PPS Board Chair Andrew Scott said the district is open to police officers returning inside schools, but that the conversation around the police’s role at PPS schools is too narrow.

“I’m a little frustrated that the conversation in the community seems to be becoming very binary about whether we are going to have School Resource Officers or not,” Scott said. “In today’s conversation, we covered a whole host of interventions and programs that are really going to help reduce violence.” 

Guerrero and Scott spoke generally of connecting students with existing social services and partnering with the city and county to collaboratively manage cases of students who are repeatedly involved in or impacted by gun violence, but did not provide any more detail of what potential interventions and programs may include. On Friday, Mayor Ted Wheeler announced a $5 million investment over two years in “credible interveners,” community members who can provide outreach to people who are involved with gun violence in the city. 

In the absence of detail about potential programs and interventions at schools, pro- and anti-School Resource Officer sides have already started forming. 

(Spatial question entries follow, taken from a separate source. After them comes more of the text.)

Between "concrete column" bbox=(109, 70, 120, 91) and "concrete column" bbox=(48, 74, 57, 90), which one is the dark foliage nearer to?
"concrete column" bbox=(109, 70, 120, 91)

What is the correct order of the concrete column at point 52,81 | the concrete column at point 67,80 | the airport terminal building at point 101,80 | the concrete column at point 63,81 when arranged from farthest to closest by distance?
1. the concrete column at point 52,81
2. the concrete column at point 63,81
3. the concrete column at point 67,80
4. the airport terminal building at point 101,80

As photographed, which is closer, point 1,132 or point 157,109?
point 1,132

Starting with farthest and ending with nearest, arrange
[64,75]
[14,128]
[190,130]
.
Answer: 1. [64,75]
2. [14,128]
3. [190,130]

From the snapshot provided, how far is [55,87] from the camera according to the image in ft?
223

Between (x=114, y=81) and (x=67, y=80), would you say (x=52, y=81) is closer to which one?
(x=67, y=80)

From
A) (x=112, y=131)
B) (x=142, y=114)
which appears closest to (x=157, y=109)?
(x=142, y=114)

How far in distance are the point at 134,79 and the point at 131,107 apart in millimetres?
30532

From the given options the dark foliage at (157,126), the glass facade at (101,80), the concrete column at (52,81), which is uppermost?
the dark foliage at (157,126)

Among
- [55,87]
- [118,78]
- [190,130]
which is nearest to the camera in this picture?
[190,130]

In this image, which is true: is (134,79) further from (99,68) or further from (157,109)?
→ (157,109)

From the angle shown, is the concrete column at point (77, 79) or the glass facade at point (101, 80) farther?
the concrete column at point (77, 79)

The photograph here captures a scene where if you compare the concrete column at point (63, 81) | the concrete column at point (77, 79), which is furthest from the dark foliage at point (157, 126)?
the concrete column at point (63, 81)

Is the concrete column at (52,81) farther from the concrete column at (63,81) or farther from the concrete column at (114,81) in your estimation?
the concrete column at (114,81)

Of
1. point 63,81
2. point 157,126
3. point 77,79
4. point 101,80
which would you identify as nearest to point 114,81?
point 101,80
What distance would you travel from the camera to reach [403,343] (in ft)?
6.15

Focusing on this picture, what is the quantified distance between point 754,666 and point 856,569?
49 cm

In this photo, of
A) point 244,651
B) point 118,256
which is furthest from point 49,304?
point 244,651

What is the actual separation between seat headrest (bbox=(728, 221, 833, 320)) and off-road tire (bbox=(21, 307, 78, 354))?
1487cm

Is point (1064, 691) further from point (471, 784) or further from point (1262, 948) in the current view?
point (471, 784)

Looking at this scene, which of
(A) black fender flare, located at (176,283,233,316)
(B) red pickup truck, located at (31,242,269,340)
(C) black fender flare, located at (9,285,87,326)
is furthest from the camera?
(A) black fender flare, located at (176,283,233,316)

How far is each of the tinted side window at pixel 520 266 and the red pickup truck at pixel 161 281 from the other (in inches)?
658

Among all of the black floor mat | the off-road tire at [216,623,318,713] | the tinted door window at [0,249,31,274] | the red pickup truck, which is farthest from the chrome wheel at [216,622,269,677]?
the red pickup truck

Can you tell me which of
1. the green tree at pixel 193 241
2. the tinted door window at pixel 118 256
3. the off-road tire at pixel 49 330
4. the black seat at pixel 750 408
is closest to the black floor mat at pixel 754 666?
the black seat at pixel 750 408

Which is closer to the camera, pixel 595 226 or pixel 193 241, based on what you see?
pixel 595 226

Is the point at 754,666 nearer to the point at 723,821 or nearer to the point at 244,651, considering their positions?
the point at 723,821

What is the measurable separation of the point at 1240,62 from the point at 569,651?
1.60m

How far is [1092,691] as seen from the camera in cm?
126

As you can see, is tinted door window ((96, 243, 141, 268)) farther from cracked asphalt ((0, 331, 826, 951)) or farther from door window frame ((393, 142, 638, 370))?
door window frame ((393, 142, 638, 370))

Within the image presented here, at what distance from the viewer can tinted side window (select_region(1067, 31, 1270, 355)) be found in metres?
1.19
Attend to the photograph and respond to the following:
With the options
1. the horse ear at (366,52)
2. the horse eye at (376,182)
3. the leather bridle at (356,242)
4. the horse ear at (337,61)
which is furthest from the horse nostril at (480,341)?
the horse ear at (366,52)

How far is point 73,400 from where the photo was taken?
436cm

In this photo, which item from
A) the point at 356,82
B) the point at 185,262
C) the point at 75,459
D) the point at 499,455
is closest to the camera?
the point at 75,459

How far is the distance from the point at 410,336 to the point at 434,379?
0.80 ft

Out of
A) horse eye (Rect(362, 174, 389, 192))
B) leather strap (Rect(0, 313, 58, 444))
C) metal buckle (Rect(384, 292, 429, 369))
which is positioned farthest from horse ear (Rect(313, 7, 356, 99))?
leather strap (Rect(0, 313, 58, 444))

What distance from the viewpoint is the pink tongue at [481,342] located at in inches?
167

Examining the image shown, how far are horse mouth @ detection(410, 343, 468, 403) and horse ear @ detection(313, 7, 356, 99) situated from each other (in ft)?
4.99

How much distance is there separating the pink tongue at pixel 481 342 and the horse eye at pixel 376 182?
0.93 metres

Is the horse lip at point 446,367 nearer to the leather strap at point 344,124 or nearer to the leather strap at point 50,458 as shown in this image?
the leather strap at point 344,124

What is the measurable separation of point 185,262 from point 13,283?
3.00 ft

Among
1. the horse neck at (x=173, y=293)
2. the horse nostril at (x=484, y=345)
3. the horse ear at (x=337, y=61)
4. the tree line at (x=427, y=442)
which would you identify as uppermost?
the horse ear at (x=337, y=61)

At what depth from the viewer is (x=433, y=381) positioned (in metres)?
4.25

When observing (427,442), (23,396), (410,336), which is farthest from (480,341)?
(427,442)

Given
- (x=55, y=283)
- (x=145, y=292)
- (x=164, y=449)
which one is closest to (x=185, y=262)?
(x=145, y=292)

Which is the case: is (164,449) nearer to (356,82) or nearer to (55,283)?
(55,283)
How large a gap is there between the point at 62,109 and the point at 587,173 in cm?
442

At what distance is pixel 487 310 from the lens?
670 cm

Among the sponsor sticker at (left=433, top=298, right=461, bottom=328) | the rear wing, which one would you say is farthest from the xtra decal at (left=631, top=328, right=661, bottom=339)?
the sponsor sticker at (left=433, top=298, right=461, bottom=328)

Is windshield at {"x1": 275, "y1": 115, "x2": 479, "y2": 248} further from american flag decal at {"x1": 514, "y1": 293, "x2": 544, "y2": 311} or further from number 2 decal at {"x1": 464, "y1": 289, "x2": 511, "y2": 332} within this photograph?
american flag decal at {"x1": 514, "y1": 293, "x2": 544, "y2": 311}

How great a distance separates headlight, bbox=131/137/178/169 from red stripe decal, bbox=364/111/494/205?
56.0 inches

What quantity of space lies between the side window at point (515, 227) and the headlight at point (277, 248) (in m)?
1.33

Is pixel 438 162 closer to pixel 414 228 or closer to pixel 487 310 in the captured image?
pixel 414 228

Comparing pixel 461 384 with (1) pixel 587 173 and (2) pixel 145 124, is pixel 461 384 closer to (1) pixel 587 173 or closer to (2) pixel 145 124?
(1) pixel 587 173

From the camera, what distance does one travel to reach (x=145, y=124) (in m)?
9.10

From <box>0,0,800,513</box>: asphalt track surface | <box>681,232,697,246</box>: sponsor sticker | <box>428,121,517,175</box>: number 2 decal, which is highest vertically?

People for Portland, an anonymously funded advocacy group critical of the city’s response to homelessness, launched a letter campaign Thursday, urging Portlanders to send a pre-written letter to local lawmakers asking them to return School Resource Officers to schools due to the “rising violence, shootings, and the sale and use of lethal drugs in and around our schools.” 

Earlier this month, the Oregon chapter of the American Civil Liberties Union (ACLU), a nonprofit advocating for civil rights and liberties, sent a letter to the PPS school board and Portland City Council to discourage the return of police to Portland schools, citing the disproportionate impact police in schools have had on students of color.

In the letter, ACLU Oregon Executive Director Sandy Chung emphasized evidence showing School Resource Officers do not prevent gun violence in schools, citing mass school shootings in Parkland, Florida, and Uvalde, Texas, where a lack of intervention by officers has been nationally criticized. Portland police officers were already stationed at Franklin High School to provide security during a basketball game last weekend when someone fired a gun in the school parking lot, injuring one juvenile. A PPB press release noted that the officers’ presence at the game allowed the police to respond to the shooting within three minutes.

As regional leaders discuss the presence of police in schools and collaborative case management for students who are heavily impacted by gun violence, Chung believes there is a notable absence of conversations around the prevalence of and access to guns.

“A lot of people don't lean into [conversations about gun control] because it is a very contentious space,” Chung told the Mercury in a phone interview. “But even if it's contentious, if it is causing all of this harm in our communities, aren’t those exactly the issues that our elected leaders should be leaning into?”

As Oregon convenes its 2023 legislative session next week, gun control has little presence on the City of Portland, Multnomah County, or PPS’s legislative agendas. Portland’s legislative agenda says that the city will “support initiatives to prevent gun violence” and support the implementation of Measure 114, a gun control measure approved by Oregon voters in 2022 that has since been hampered by lawsuits. PPS’s legislative priorities list the district’s general support for measures that keep students and communities “free of gun violence.”